Ваша задача: Воспроизведите без изменений фрагмент текста о Саде между словами «Но если рассматривать» и «утверждал его необходимость!» включительно.

Фрагмент текста:
Как правило, язык палача — это не язык насилия, которое он осуществляет во имя господствующей власти, но язык самой власти, которая внешне его извиняет, оправдывает и придает его существованию возвышенный смысл. Надо сказать, что, вынужденные всегда молчать, насильники приноравливаются к таким хитростям. Однако привычка к обману и плутовству — это дверь, открытая для насилия. В той мере, в какой человек проявляет тягу к пыткам и казням, должность наемного палача не представляет сложностей: палач, поскольку он служит себе подобным, говорит на языке Государства. Но если он оказывается во власти страстей, молчание, которое было для него естественным, теперь омрачает его наслаждение.

Честно говоря, поведение персонажей Сада довольно часто обнаруживает подобную же плавность [перехода], но лишь отчасти: они никогда не придают значения разговорам, которые ведут публично, и, втайне испытывая потребность в том, чтобы насилие заговорило, подыскивают своим преступлениям оправдание, основанное на высшей ценности насилия: эксцесса, убийства, безрассудного разгула страстей.

Но если рассматривать жизнь самого Сада, то несходство его поведения с поведением палача проявляется гораздо более отчетливо и в такой степени, что поведение Сада — это полная его противоположность. В самом деле, творчество Сада отвергает плутовство. Сад написал бесчисленные произведения, имеющие одну направленность, и он постарался их опубликовать. Когда 14 июля в Бастилии, в ходе беспорядков, возникших из-за восстания, потерялась рукопись «120 дней Содома», он плакал «кровавыми слезами». Его персонажи жульничали, но сам он отказывался от обмана: не прибегая к уловкам, Сад в то же время отстаивал право, на мошенничество! Даже в каком-то смысле утверждал его необходимость!

Дело в том, что в основе его поведения лежит двусмысленность, разительный парадокс. Как подчеркивается в эссе Мориса Бланшо[9] (дальше мы увидим доказательство того, что насилие действительно лишено дара речи), Сад говорит, но говорит от имени одинокого человека и даже, если хотите, от имени человеческого одиночества. В его представлении одинокий человек ни как не способен беспокоиться о нуждах себе подобных, это — суверенное в своем одиночестве существо, которое никому ничем не обязано. Конечно, он мог бы остановиться из страха самому получить рикошетом удары, наносимые им другим людям, но об этом не может быть и речи. Одиночество изначально содержит в себе силу, позволяющую быть одиноким, не вступать в связи, которые устанавливаются между людьми в силу их ограниченности: это требует незаурядного мужества, но именно о таком незаурядном мужестве и идет речь. И Бланшо, убедительно показавший эту составную одиночества, прав, демонстрируя нам одинокого человека, шаг за шагом приходящего к полному, законченному отрицанию всего того, что не является им, и в конечном счете — к отрицанию самого себя. Справедливо и то, что всеобъемлющее насилие, которое не останавливается ни перед чем, предполагает также полное отрицание жертвы. Это отрицание противоречит самому наличию языка.

Представленный материал:
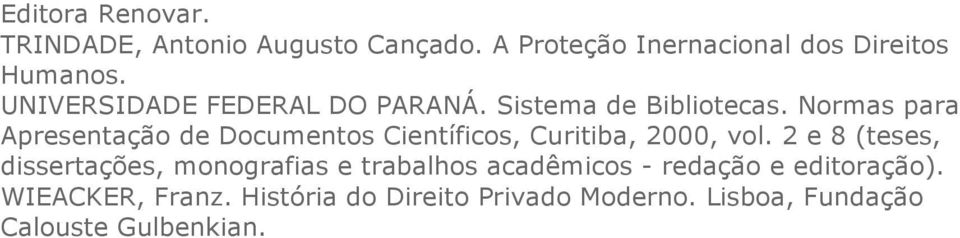 Normas para Apresentação de Documentos Científicos, Curitiba, 2000, vol.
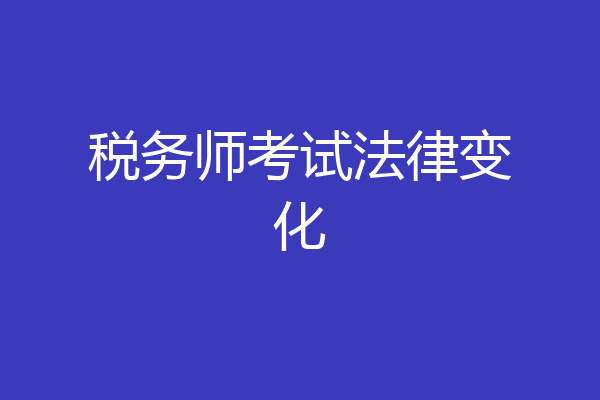 税务师考试法律变化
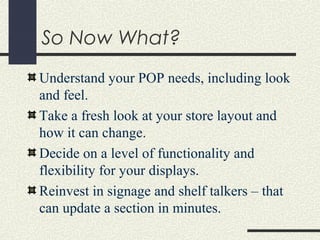 So Now What?
Understand your POP needs, including look
and feel.
Take a fresh look at your store layout and
how it can change.
Decide on a level of functionality and
flexibility for your displays.
Reinvest in signage and shelf talkers – that
can update a section in minutes.
 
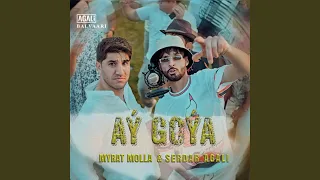 Aý Goýa (feat. Serdar Agali)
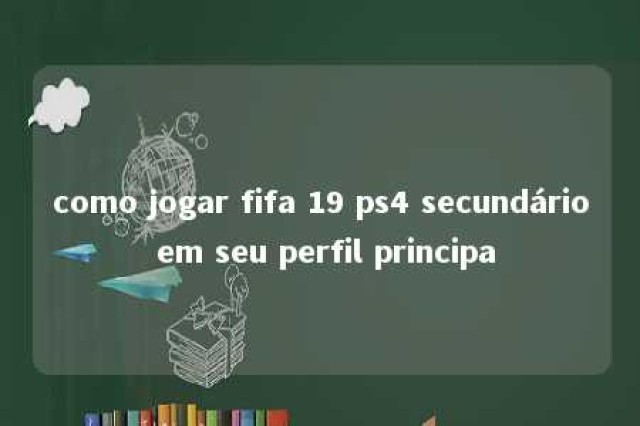 como jogar fifa 19 ps4 secundário em seu perfil principa 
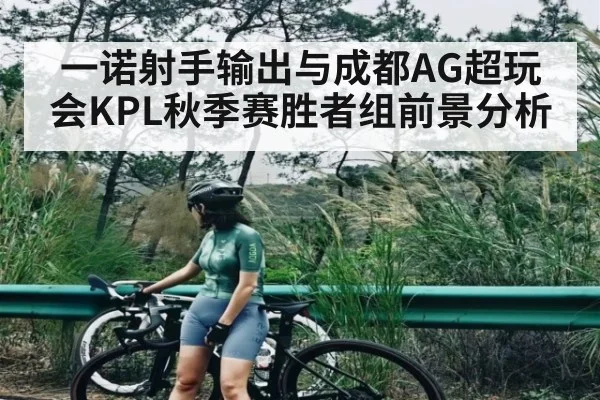 一诺射手输出与成都AG超玩会KPL秋季赛胜者组前景分析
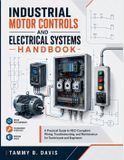 Industrial Libri GmbH Industrial Motor Controls And Electrical Systems Handbook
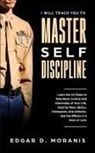 Edgar D Moranis - I Will Teach You to Master Self-Discipline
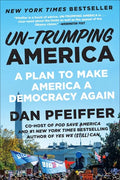 Un-Trumping America: A Plan to Make America a Democracy Again - Paperback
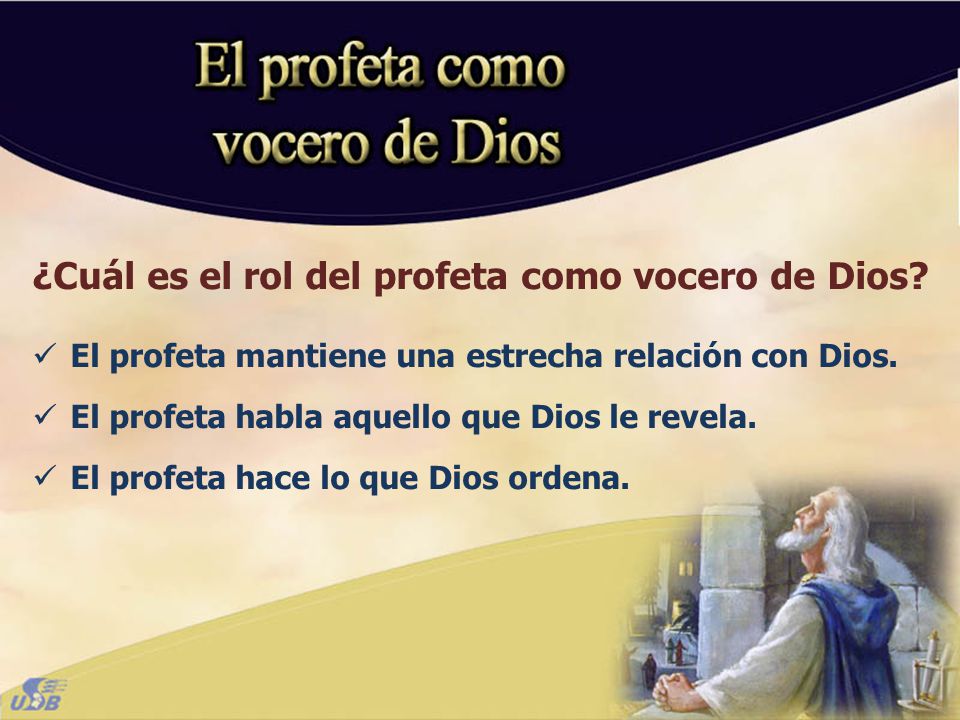 ¿Cuál es el rol del profeta como vocero de Dios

Результат задания:
Но если рассматривать жизнь самого Сада, то несходство его поведения с поведением палача проявляется гораздо более отчетливо и в такой степени, что поведение Сада — это полная его противоположность. В самом деле, творчество Сада отвергает плутовство. Сад написал бесчисленные произведения, имеющие одну направленность, и он постарался их опубликовать. Когда 14 июля в Бастилии, в ходе беспорядков, возникших из-за восстания, потерялась рукопись «120 дней Содома», он плакал «кровавыми слезами». Его персонажи жульничали, но сам он отказывался от обмана: не прибегая к уловкам, Сад в то же время отстаивал право, на мошенничество! Даже в каком-то смысле утверждал его необходимость!